Hernán
Llegar a la oficina ese día se sintió diferente. No sabía si era por mí, por ella, o por el simple hecho de que quería que algo cambiara de verdad. Nada de bromas torpes ni comentarios improvisados: hoy tocaba actuar.
El proyecto que nos habían asignado todavía estaba en fase de planificación, pero había una sección clave que requería precisión y dedicación. Normalmente me hubiera quedado en mi rincón, dejando que Martina tomara el control. Hoy no.
—Martina, estuve revisando los datos de la campaña —empecé, tratando de sonar seguro— y pensé que podríamos reorganizar las prioridades. Si me dejás, me encargo de los análisis del público objetivo y los reportes de métricas. Así vos te concentrás en la propuesta creativa.
Ella me miró un segundo, evaluando, y por primera vez sentí que no había desconfianza absoluta en sus ojos.
—Está bien —dijo finalmente, casi sin entusiasmo, pero lo suficiente como para dejarme ver una rendija—. Hacé eso, Hernán. Yo me encargo del resto.
Tomé aire y empecé a trabajar, intentando demostrar con hechos que no era el mismo pibe que ella había conocido antes. Revisé los números, hice gráficos claros, preparé un borrador de presentación. Todo limpio, organizado, sin errores. Cuando le mostré lo que había hecho, ella levantó la mirada de su laptop y soltó un:
—No está mal. Gracias.
Ese simple “gracias” me dio un impulso que no esperaba. No era solo reconocimiento profesional; era algo más.
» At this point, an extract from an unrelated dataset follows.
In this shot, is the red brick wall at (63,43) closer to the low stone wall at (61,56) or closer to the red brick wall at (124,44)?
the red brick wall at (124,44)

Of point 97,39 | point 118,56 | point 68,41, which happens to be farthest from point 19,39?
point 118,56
Una pequeña señal de que podía reconstruir la confianza que había perdido.
Sofi apareció en ese momento, con su típico entusiasmo, trayendo un par de cafés:
—¡Jefecita! Te traje el tuyo con la cantidad exacta de azúcar que te gusta, y para vos también, Hernán —dijo guiñando un ojo—. Porque alguien tiene que mantener este dúo funcionando sin que se maten.
Martina soltó una risita casi imperceptible, y yo la miré con ojos de “gracias por esto”. Sofi se fue antes de que pudiera decir algo, dejándonos solos nuevamente.
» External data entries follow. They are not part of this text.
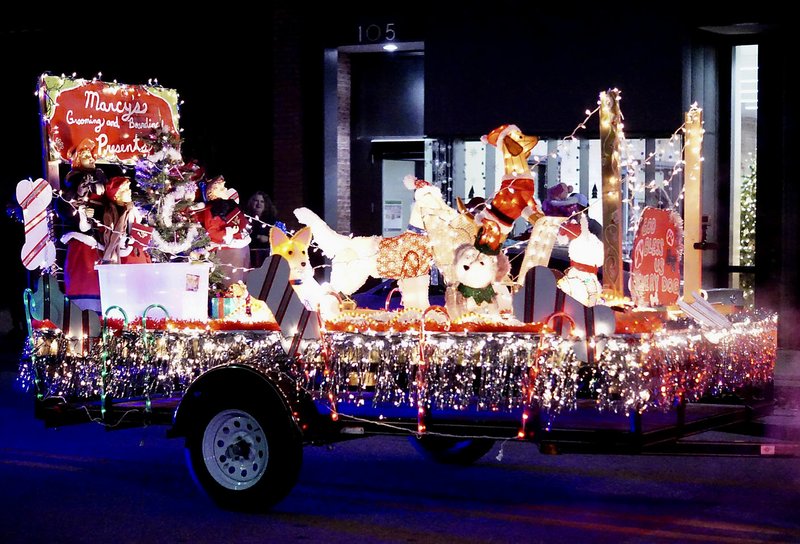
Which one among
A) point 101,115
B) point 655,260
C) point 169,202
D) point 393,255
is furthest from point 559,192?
point 101,115

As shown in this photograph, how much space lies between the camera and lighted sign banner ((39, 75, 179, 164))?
38.0ft

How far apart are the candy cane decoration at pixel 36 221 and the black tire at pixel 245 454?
250 cm

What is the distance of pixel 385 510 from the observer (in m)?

Seguimos trabajando. Cada comentario que le hacía a Martina era profesional, pero trataba de que la conversación fluyera, preguntando su opinión, valorando sus ideas. Ella, lentamente, empezó a abrirse un poco más, compartiendo sugerencias y pequeñas correcciones.
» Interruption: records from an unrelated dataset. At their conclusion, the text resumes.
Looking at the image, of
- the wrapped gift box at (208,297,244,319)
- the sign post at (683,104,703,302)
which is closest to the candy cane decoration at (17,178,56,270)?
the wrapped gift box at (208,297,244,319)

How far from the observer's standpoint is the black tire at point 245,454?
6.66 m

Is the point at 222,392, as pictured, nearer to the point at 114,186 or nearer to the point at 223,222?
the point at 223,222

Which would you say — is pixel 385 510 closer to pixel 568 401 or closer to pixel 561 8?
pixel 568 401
Al final de la jornada, mientras guardábamos nuestros papeles, me animé a hablar:
—Martina… solo quería que supieras que voy a seguir haciendo esto. No es un gesto de hoy, quiero demostrarte que realmente estoy cambiando.
Ella me miró, seria pero con un dejo de curiosidad:
—Lo sé, Hernán. La única forma de que crea que cambiaste es viendo tus actos.
—Entonces vas a verlos —respondí, con seguridad—. Desde hoy en adelante.
Y mientras me despedía, sentí que algo se movía. No era solo mi sensación; había algo en su mirada, en la manera que me había confiado una parte del proyecto, que me decía que estaba empezando a confiar de verdad.